Le chef du groupe qui s’était rendu aux ruines de Castelfay se leva, tremblant. Tête baissée, penaud, d’une voix faible, il annonça au général :
— Anh’Feiyl a été retiré de sa prison… Tout ce que l’empereur a scellé risque à tout moment de revenir à la surface. Nous avons pris la fuite et sommes venus vous prévenir le plus rapidement possible.
— Et vous n’avez pas essayé de récupérer l’épée ?
Le chef secoua la tête qu’il osa lever vers son interlocuteur.
— Anh’Feiyl choisit son porteur. Nul autre ne peut la toucher.
Enki ricana.
— Si c’est Jaelith qui possède Anh’Feiyl, alors je ne vois pas où est le problème. Elle est incapable de s’en servir dans son état.
— Général… En fait… Ce n'est pas elle qui a retiré l’épée.

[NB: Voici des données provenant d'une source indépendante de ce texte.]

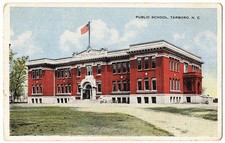 Tarboro NC - Public School antique postcard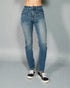Jean skinny taille haute délavé foncé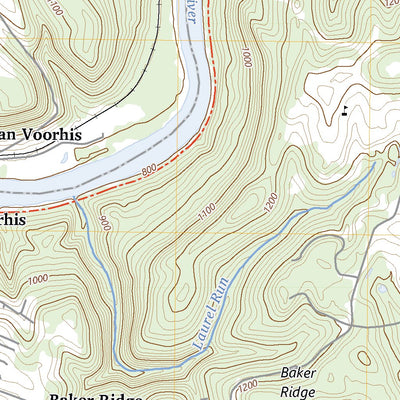 United States Geological Survey Morgantown North, WV (2023, 24000-Scale) digital map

— Pas elle ? Seuls les membres de la famille royale peuvent toucher cette épée !
L’elfe cherchait ses mots. Le général perdait patience. Trépignant, il demanda :
— Mais quoi ?
— C’est l’humain qui l’accompagnait qui en est le porteur.
Le Drinvel ne comprenait pas. Ce n'était pas possible. Seul une personne possédant le sang royal de la famille Lokliar pouvait prétendre à cette épée sacrée. Enki s’avança vers le chef et lui décocha un coup de pied qui le fit tomber à terre. Ce dernier se tordait de douleur, tandis que le général s’adressait à ce qui restait du groupe.
— Il y a un moyen de séparer le porteur et l’épée… La mort brisera ce lien, si profond qu’il soit.